First, clinical trials should be simplified so that they can be conducted during a pandemic. This would include the use of off-the-shelf adaptable and simplified multi-arm master protocols, similar to that of the UK RECOVERY trial, with a focus on safety and significant clinical endpoints, and with multiple master protocols run in parallel. The simplified protocols should be randomized but unblinded and designed to allow ease of enrollment and minimal disruption of patient care. A centralized Institutional Review Board (IRB) and contracting process will facilitate study start-up.

Document templates, including protocol, investigator brochure, informed consent and case report forms, can be prepared in advance and then tailored to each specific study. A minimal dataset regarding patient outcomes should be entered into a centralized study data-management system to answer safety and efficacy questions as expeditiously as possible. Such real-world master protocol studies will lower costs, reduce duplicative efforts, increase the rate of patient enrollment, improve quality of evidence and provide results in a compressed timeframe.

Second, the US clinical trial infrastructure should be increased. All acute-care hospitals with over 100 beds and accountable healthcare organizations that receive Centers for Medicare & Medicaid Services (CMS) funding should be required to have a clinical trials office prepared to conduct inpatient and outpatient studies, with funding and training for staff provided by the federal government. This will provide added benefit to the national clinical research enterprise, when not in pandemic mode, to support real-world studies of new therapies and comparative effectiveness studies.
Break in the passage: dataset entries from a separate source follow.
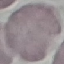
malaria status = uninfected
capture = smartphone through the microscope eyepiece
preparation = thin smear
stain = Giemsa
image type = automatically extracted cell patch, resized to 64 × 64 pixels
Identify the parasite.
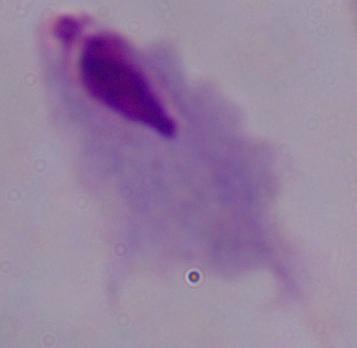
This is a trichomonad.

magnification = 1000x
modality = micrograph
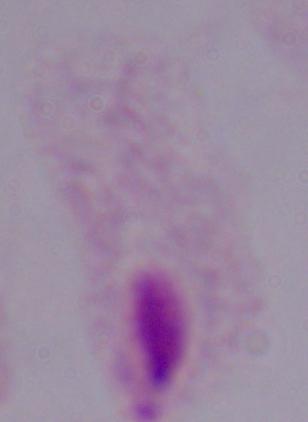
Third, multiple clinical trials should not compete for the same patients and resources. All CMS-supported healthcare facilities and plans should prioritize enrollment of patients into master protocols. Study drugs can then be assigned to the master protocols by an FPMA expert panel based upon scientific merit, expected clinical impact and ability to scale up manufacturing of the drug quickly.

Lessons from the COVID-19 pandemic must inform national efforts in the United States to develop effective therapies when the next pandemic occurs. The current US approach with fragmented, overly complex, expensive and often underpowered clinical trials competing for a limited number of patients has largely failed to yield actionable results despite substantial investments. A coordinated national response is therefore required to safeguard health and security.